As a conclusion of 20 years of study, work and political engagement, the dissertation “A cosmopolitan outlook on health workforce development” of our colleague and Board member Remco van de Pas is a must-read for all who care about global health workforce issue. Thanks for this, Dear Remco, and good luck for the upcoming “defence” session!

Remco van de Pas: A cosmopolitan outlook on health workforce development 

“Over the last few decades, the global health workforce (HWF) gap has increased. This gap concerns the skilled HWF required for providing essential health care services across the world in an equitable manner. This thesis takes a cosmopolitan outlook, as coined by Ulrich Beck to describe a reflexive modernity, to study what is required to develop the global health workforce in an equitable manner. It looks into principles and policies of global health governance to assess what has been done to strengthen the health workforce. It also shows that there is a paradox in economic globalization, which leads to a structural problem to invest (sufficiently) in the health workforce at the national level.
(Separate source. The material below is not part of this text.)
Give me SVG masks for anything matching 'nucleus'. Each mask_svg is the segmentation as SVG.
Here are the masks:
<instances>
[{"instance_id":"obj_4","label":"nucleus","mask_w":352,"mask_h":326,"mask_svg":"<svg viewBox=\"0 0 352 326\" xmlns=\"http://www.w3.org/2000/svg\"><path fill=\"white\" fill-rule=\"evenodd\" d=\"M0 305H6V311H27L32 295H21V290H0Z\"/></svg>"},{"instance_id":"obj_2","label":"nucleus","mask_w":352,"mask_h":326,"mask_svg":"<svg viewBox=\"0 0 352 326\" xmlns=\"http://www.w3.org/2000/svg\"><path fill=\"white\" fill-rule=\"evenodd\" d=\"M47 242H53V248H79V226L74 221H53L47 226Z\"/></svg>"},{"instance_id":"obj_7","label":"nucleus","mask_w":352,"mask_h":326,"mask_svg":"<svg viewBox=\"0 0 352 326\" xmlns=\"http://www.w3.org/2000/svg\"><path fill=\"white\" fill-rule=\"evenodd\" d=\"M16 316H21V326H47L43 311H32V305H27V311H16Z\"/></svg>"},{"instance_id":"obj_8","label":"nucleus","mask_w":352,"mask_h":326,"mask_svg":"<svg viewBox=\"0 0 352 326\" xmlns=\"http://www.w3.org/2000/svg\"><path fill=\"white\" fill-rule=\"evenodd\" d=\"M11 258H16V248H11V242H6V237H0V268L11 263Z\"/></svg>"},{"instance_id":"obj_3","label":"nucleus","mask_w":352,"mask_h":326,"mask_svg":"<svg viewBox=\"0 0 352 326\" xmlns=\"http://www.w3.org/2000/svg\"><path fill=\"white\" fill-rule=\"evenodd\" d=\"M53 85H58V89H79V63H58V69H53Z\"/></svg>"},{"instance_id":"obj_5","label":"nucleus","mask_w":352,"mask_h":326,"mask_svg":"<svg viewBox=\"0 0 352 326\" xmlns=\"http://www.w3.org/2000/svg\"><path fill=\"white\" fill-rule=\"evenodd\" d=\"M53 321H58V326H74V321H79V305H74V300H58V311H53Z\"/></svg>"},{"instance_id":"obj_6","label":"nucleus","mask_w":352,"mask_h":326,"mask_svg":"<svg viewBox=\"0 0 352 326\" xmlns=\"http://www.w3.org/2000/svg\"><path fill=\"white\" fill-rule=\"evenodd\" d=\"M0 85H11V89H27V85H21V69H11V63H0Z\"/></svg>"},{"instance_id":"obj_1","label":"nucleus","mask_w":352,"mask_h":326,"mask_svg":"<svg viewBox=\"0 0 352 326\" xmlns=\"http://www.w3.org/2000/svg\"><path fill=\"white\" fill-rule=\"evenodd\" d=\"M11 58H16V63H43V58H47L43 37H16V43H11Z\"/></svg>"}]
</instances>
Via different methodologies, several levels of global health policy and health workforce development are studied. This includes a comparative policy analysis between countries as well as a specific study on health workforce investment in post –Ebola Guinea. Institutional reform of the WHO is studied alongside an analysis on the implementation of WHO’s Code of Practice on the international Recruitment of Health Personnel. The implications of the securitization of health policy on attacks against humanitarian health workers are researched. The thesis includes a critical analysis of the current resilience focus in health systems development. It analyses to what extent global health approaches in the Sustainable Development Goals are grounded in the Right to Health.

The discussion then outlines the democratic space to reform and strengthen health workforce development across the different policy levels of global health governance. This is possible with a more cosmopolitan, transnational outlook to the health workforce challenge and international labour migration. This requires that countries take a shared sovereignty approach and find ways to regulate economic globalization so that it benefits the public good rather than the wealth of a few. However, current policy trends suggest that countries move away from these principles, instead of towards them. The thesis ends with suggestions on how to move beyond this ‘gridlock’ in global health workforce cooperation. It argues for moving beyond economic growth as a policy imperative, and instead take into account the planetary boundaries and social foundations as a basis for future global health workforce governance, known as the Doughnut Economics model.”